Sklaverei. Menschenhandel. Hat das noch irgendetwas mit uns heute zu tun? Gehört das nicht längst vergangenen Zeiten an? Schön wäre es. Sicher, historische Daten und Gesetzestexte bezeugen die Abschaffung der Sklaverei, zu verschiedenen Zeiten in verschiedenen Ländern. Jedoch Unfreiheit, Zwang und entwürdigende Arbeitsbedingungen bestehen vielfach weiter, für mehr Menschen als man es für möglich halten würde. Gelegentlich kommt etwas davon ans Tageslicht, zum Beispiel wenn in einem Transporter wieder eine Gruppe von Menschen elend zu Tode gekommen ist, erstickt oder erfroren, behandelt wie eine Ladung beliebiger Ware – für die Auftraggeber vermutlich ein herber finanzieller Verlust. Schlimmer kann nur noch das Bekanntwerden des Geschehens samt den rechtlichen Folgen sein.

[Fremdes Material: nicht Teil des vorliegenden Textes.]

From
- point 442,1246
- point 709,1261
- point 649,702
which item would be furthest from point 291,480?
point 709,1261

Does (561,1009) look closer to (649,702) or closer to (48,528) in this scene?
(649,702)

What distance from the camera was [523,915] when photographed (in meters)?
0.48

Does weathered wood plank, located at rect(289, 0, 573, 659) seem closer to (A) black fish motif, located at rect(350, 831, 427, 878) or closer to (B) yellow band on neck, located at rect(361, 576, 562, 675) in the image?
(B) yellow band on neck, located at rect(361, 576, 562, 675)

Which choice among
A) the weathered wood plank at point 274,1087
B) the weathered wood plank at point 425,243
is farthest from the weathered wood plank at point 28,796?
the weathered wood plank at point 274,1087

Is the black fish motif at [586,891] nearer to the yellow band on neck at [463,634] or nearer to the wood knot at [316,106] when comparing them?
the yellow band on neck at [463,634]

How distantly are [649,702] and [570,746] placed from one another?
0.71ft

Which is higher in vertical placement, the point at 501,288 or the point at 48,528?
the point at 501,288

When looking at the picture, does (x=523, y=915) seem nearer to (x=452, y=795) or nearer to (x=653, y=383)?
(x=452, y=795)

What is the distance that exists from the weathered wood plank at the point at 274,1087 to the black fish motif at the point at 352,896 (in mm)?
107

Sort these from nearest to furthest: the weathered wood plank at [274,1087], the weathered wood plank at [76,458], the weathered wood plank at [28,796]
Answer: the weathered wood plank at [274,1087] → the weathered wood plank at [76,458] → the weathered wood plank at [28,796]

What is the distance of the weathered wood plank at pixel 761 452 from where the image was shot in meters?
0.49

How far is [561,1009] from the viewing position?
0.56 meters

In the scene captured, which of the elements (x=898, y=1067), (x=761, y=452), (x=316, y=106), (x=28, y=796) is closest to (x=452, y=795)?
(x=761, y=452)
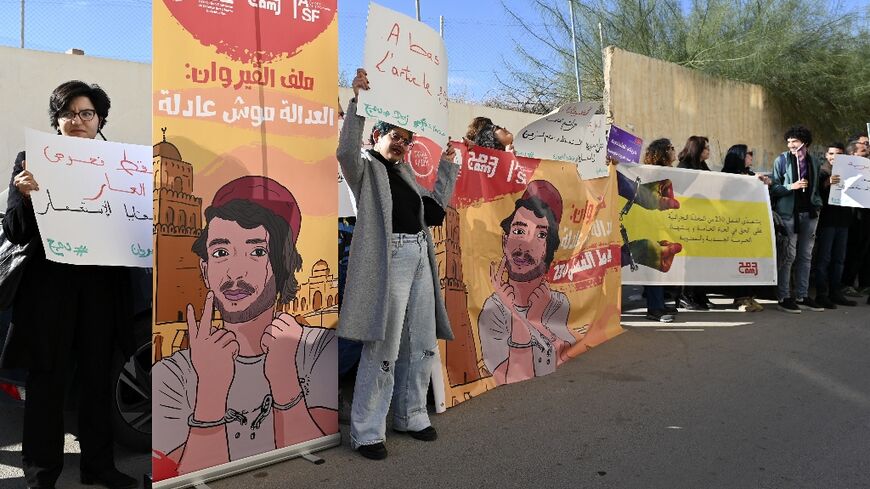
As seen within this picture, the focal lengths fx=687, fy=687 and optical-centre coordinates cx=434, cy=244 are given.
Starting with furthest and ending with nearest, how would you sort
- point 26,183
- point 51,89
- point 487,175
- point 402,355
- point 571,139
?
point 51,89
point 571,139
point 487,175
point 402,355
point 26,183

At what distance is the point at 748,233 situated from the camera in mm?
7906

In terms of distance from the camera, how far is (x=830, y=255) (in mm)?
8484

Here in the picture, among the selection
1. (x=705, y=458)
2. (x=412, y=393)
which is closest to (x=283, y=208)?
(x=412, y=393)

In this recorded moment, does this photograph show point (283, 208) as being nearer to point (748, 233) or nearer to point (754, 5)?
point (748, 233)

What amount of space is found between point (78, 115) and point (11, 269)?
0.77 metres

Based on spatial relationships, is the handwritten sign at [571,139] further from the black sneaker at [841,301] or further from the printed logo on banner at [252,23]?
the black sneaker at [841,301]

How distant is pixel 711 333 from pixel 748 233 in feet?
5.24

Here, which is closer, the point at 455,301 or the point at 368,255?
the point at 368,255

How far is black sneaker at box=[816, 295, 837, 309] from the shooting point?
27.4 feet

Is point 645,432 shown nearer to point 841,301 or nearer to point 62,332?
point 62,332

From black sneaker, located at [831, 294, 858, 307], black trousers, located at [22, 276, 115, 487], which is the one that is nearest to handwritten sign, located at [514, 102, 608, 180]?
black trousers, located at [22, 276, 115, 487]

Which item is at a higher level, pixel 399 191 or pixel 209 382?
pixel 399 191

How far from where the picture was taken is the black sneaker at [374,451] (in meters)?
3.73

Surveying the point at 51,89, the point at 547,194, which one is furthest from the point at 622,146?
the point at 51,89
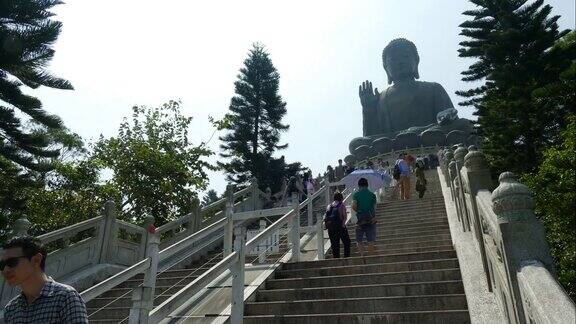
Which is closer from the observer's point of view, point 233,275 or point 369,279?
point 233,275

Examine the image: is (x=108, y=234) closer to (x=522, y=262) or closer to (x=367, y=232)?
(x=367, y=232)

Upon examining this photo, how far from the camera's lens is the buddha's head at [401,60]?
106 feet

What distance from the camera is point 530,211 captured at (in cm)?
294

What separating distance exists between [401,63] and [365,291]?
28.7 meters

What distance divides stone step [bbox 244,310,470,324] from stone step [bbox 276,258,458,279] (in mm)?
1377

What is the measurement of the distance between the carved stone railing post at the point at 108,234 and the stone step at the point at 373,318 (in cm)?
477

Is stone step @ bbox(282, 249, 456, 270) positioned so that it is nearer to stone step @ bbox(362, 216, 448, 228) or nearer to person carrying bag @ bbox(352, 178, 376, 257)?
person carrying bag @ bbox(352, 178, 376, 257)

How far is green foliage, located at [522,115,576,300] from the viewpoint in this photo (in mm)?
9359

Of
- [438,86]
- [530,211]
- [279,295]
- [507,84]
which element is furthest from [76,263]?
[438,86]

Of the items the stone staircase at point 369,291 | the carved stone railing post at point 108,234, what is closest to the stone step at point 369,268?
the stone staircase at point 369,291

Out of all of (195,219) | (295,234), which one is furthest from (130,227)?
(295,234)

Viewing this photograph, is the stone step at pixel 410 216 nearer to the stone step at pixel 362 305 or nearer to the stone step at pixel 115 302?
the stone step at pixel 362 305

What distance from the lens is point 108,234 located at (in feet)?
29.6

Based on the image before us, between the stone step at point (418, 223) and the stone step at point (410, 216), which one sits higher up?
the stone step at point (410, 216)
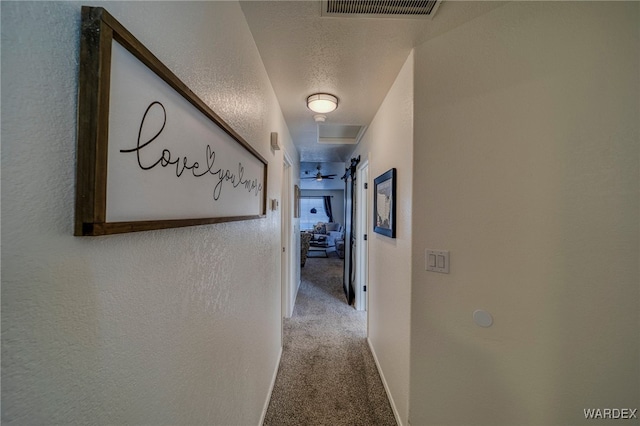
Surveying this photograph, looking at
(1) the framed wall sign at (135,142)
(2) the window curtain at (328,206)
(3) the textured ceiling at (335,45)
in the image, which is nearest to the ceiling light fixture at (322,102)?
(3) the textured ceiling at (335,45)

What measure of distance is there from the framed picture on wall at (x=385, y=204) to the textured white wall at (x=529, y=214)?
13.0 inches

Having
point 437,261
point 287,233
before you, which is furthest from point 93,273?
point 287,233

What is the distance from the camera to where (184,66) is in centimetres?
70

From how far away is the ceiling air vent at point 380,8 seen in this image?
3.59 feet

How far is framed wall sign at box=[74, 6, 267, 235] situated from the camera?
40cm

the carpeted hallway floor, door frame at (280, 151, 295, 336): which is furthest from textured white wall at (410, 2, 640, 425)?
door frame at (280, 151, 295, 336)

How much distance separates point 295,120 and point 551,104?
6.51ft

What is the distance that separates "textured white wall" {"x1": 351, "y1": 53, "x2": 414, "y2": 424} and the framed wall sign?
1095 mm

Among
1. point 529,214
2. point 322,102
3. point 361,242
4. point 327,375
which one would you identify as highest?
point 322,102

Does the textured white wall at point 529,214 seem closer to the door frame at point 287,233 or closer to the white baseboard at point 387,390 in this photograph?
the white baseboard at point 387,390

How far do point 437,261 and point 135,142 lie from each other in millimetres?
1347

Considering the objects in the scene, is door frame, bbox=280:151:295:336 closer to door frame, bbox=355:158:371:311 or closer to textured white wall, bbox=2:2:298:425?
door frame, bbox=355:158:371:311

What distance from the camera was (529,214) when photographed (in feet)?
3.74

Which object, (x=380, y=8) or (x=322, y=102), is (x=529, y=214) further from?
(x=322, y=102)
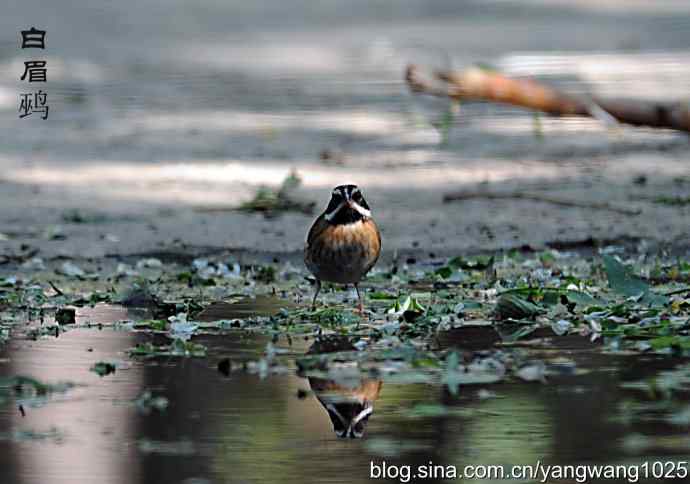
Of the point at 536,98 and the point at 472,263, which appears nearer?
the point at 536,98

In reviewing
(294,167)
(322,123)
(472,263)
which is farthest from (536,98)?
(322,123)

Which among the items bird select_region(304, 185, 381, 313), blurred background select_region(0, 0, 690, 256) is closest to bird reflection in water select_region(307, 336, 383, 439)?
bird select_region(304, 185, 381, 313)

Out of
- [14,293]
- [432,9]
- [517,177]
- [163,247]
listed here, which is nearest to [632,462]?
[14,293]

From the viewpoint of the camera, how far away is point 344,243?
358 inches

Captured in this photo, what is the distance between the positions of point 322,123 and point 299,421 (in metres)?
7.43

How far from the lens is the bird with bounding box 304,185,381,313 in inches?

Mit dem Thema „Sklaverei“ geht der Apostel Paulus in seinem ersten Brief an die Gemeinde in Korinth (Kapitel 7) in einem sachlichen Ton um. Als gesellschaftliche Realität ist Sklaventum für ihn eine von mehreren Situationen, in denen ein Mensch sich befinden kann: Mann oder Frau, verheiratet oder unverheiratet, beschnitten oder unbeschnitten, Sklave oder freier Mensch. Jeder dieser Gruppen gibt Paulus Ratschläge, wie das Christsein gelebt werden könne. Ob Paulus ein Gegner der Sklaverei war? Das kann ich aus Vers 23 und den angrenzenden Versen nicht erkennen. Von größerer Bedeutung ist zweifellos, dass Paulus zwischen Sklaven und freien Menschen keinen wertenden Unterschied macht, aber doch klar die benachteiligte Situation der Sklaven sieht, und dass diese Menschen ihm wichtig sind.
So wichtig sind sie ihm, dass er aus ihrer Situation ein Bild macht, mit dem er alle meint, die an Christus glauben: „Ihr seid teuer erkauft!“ Jesus Christus hat sein Leben eingesetzt, um die Menschen zu Gott zu führen; er hat ihnen die Liebe und Vergebung Gottes vorgelebt; er hat den Menschen ein neues Leben geschenkt. Frei von Schuld, gelöst aus den Verstrickungen ihres bisherigen Lebens dürfen sie neu beginnen, befreit von der Sklaverei der Sünde.
Was heißt das? „Werdet nicht der Menschen Knechte!“ Es darf in unserem Leben nicht um menschliche Maßstäbe gehen, die zum Unmenschlichen hinführen: Streben nach Gewinn, nach Macht, Durchsetzen eigener Wünsche ohne Rücksicht auf die Verluste anderer. Jesus Christus richtet unseren Blick auf die Maßstäbe, die Gott gesetzt hat. Wenn wir nun also nicht der Menschen Knechte sind, machen wir auch andere Menschen nicht zu Knechten: nicht auf Kakaoplantagen, nicht in Weltmarktfabriken, nirgendwo.